Practice this daily for a week, and work up to the same count for inhales and exhales. You'll probably notice that you can cycle more air each session. You're now ready to practice pranayama techniques.
Pranayama Techniques to Try
There are three primary pranayama breathing techniques: Dirgha Pranayama, Nadi Shodhana, and Ujjayi Pranayama. The instructions below will be for sitting positions, but you can also practice pranayama while in Corpse Pose.
Also known as three-part breathing or the complete breath, Dirgha Pranayama utilizes the diaphragm and all three chambers of the lungs.
- Sit in Lotus Pose or Siddha Asana. Sit tall with a straight spine.
- Close your eyes , place your hands on your belly, and inhale through your nose, lifting the chest. Fill the diaphragm (belly) with air and expand the rib cage. Exhale through your nose, slow and controlled.
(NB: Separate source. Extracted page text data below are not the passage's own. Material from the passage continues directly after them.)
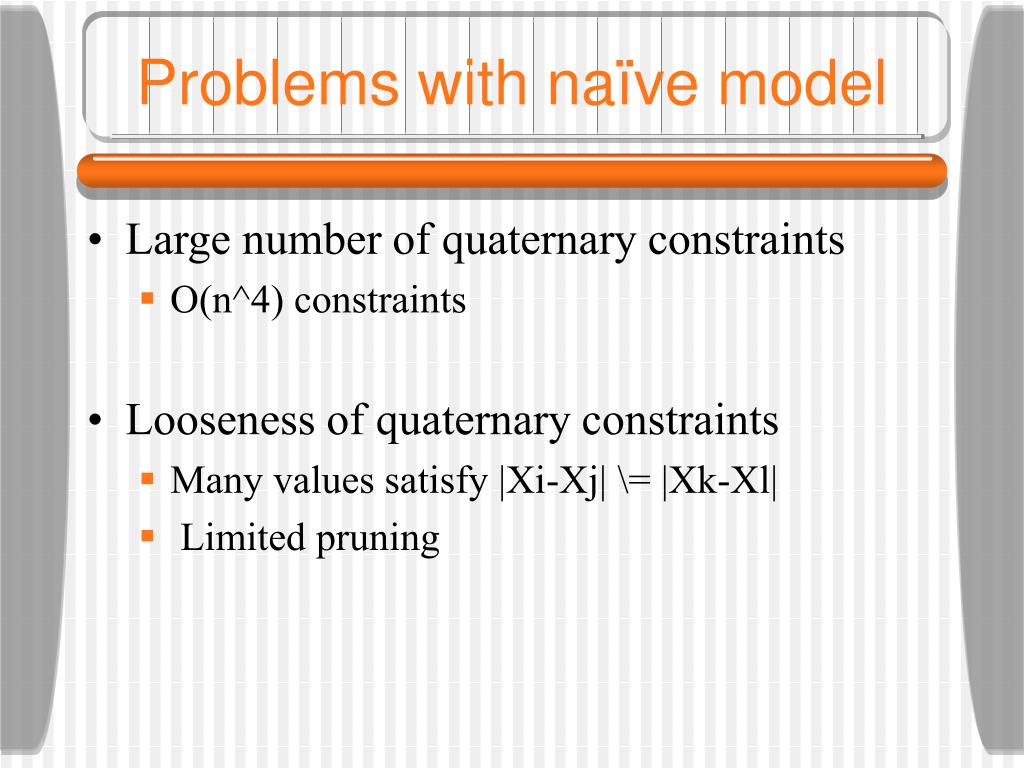 Problems with naïve model

• Large number of quaternary constraints
  ▪ O(n^4) constraints

• Looseness of quaternary constraints
  ▪ Many values satisfy |Xi-Xj| \= |Xk-Xl|
  ▪ Limited pruning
- Move your hands to your heart and repeat the breathing sequence. Your chest should rise as your rib cage expands. Exhale.
- Place a hand at the base of your throat, fingers around one side of your neck, thumb on the other. Inhale. Your upper body should fill with breath. Exhale.
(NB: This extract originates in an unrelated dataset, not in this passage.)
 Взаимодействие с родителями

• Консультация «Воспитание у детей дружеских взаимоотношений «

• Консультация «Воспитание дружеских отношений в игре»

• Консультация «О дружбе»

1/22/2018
- Keep your breathing slow and controlled by counting to 10 for both inhale and exhale breaths.
Sometimes referred to as channel cleansing or the sweet breath, this pranayama technique has you alternate breathing between nostrils.
- Sit up straight and tall. Lift your right hand to your nose, and fold in the index and middle fingers against your palm.
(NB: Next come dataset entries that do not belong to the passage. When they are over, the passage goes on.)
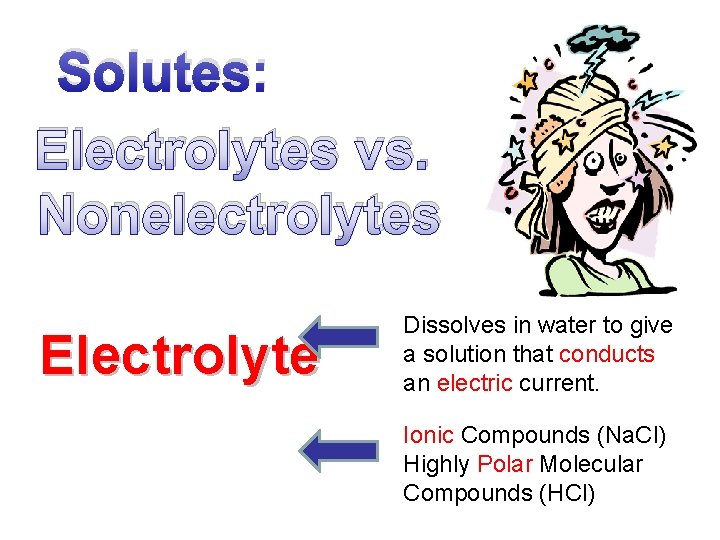 Solutes:

Electrolytes vs. Nonelectrolytes

Electrolyte

Dissolves in water to give a solution that conducts an electric current.

Ionic Compounds (NaCl)
Highly Polar Molecular Compounds (HCl)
- Place your right thumb against your right nostril and your ring and pinkie fingers against your left nostril.
- Close the right nostril with your thumb and inhale slowly through the left nostril.
- Close the left nostril with your ring and pinkie fingers as you release the right nostril to exhale. Make the exhale slow and controlled.
- Now repeat on the other side: inhale through the right nostril, exhale through the left.
- Do this pranayama exercise for five to 10 cycles, taking care to alternate between nostrils.
This pranayama technique is also referred to as the ocean or whisper breath. You'll breathe out through your mouth for this one.
- Position yourself in a sitting asana. Close your eyes.
- Breathe in deeply through the mouth. Expand your belly as your torso fills with breath.
- On the exhale, keep the spine straight as you breath out through the mouth, making a "haaaaaaaaauuuhhhhhh" sound.
- Inhale through the nose for the rest of this routine, but exhale with air passing over the vocal cords to create this soft sound.
- Keep your breathing slow and controlled again, counting if necessary to regulate the inhale and exhale.
With all pranayama techniques, practice as long as you feel comfortable. For some people that may be a minute or two, while others may follow a routine for up to 10 minutes.
If you feel lightheaded at any time, stop the exercise and breathe normally until you're ready to start again. If you repeatedly feel dizzy, it's possible you're not taking deep, slow breaths, so pay close attention to form.